Charlotte Walker, Coralville, Iowa

“I wish Donald well in his recovery, will take his advice regarding chest pains and will miss his columns that were islands of respite in the sea of madness that is this on-line posting, publishing, social media or whatever we call it place on the Internet where we go to read and write now.”
—Paul Deaton

“My thoughts are with you, Donald. I may be one of the few people in the country who can honestly state that I have every book you’ve published. I often feel like things have gone to far to keep fighting, but I’ve decided the alternative to fighting is dying, and I don’t think you’re any more ready to do that than I am. Take care of yourself.”
—Maciej P. Wojtkowski, Olsztyn, Poland

“I grew up in Iowa, nurtured on a weekly diet of ‘Over The Coffee’ in the Des Moines Register. Donald, you were my first 🙂 columnist that I read regularly. Your column about Pat Buchanan’s speech at the 1992 Rep. Convention is permanently laminated in my literary collection.
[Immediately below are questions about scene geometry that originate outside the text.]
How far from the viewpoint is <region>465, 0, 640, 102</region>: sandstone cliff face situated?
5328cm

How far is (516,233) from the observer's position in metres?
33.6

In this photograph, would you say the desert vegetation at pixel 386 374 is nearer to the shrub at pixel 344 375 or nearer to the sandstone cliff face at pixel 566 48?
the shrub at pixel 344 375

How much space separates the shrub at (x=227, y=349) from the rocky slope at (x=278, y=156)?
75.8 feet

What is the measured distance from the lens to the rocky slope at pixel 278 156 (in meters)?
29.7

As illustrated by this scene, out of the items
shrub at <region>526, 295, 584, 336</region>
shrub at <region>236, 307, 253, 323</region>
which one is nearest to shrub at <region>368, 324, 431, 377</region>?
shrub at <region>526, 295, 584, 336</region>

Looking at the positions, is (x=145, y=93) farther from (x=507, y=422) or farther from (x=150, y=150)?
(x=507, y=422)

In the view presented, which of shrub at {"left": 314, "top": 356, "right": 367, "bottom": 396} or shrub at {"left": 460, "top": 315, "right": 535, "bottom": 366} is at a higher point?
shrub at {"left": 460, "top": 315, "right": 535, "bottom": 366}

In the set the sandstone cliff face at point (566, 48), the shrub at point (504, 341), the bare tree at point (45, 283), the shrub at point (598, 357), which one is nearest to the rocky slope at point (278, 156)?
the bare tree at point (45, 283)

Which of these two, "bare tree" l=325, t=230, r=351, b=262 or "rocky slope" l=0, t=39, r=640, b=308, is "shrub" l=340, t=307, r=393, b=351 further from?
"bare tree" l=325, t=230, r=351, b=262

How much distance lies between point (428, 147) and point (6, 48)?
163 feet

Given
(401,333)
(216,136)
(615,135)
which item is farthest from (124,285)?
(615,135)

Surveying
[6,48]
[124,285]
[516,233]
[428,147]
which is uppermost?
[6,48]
I am wishing passionately for your complete physical recovery and hoping that you find the fortitude to keep writing. But mostly just get well!”
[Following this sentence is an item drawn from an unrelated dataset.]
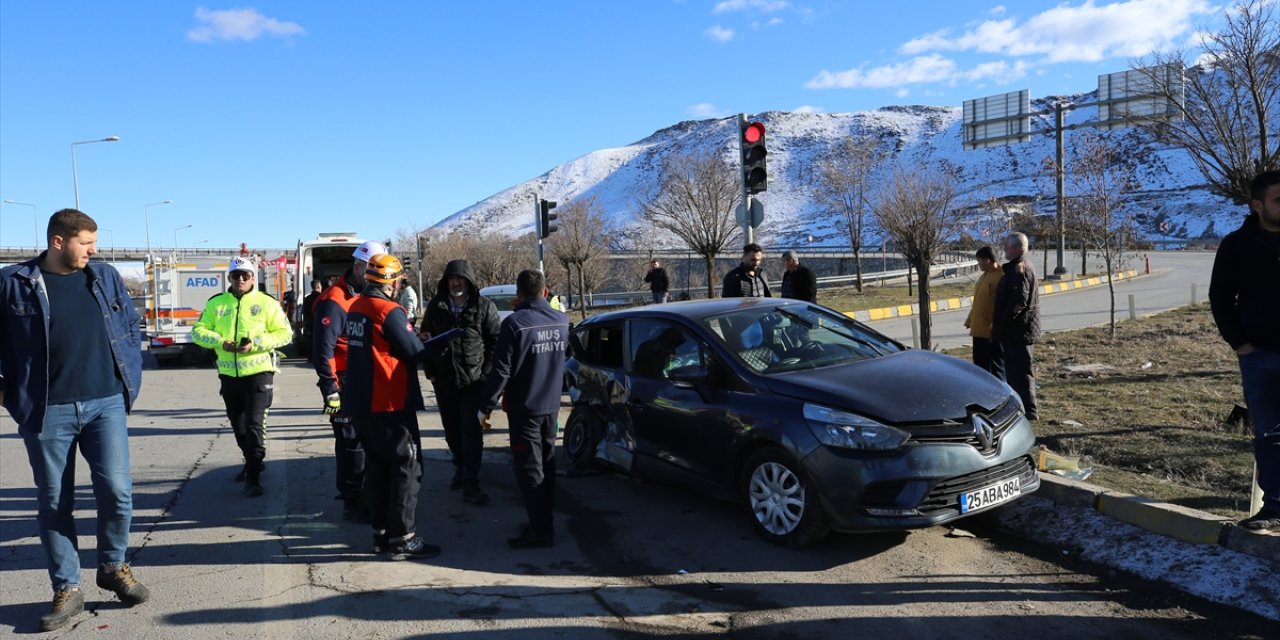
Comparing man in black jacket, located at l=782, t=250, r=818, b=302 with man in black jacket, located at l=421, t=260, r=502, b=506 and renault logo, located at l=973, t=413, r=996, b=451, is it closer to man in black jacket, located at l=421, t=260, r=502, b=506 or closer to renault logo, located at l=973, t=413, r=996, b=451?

“Your columns have helped me cope with the madness that’s taking over. And while that might not suffice as a reason for you to continue writing, it’s not nothing. Here’s wishing you a long and happy life. Thank you for the many smiles, laughs and insights since I found Over The Coffee in the 1975.”

—John Kerr, Lee’s Summit, Missouri, formerly of Rockwell City, Carroll, and Ames, Iowa

“I and most everyone I know have been reading Kaul since we were kids. Congrats to Kaul on the positive prognosis and he deserves to live his life out happy for everything he has already given us. For us though, the world is a little less sane without his commentary.”
—Trish Nelson, University of Iowa

“So sorry to hear of your recent health problems but I wish you a full and speedy recovery. I also hope you will find the means to continue writing; your weekly editorial columns have always been a bright spot in this part of the Bible Belt.”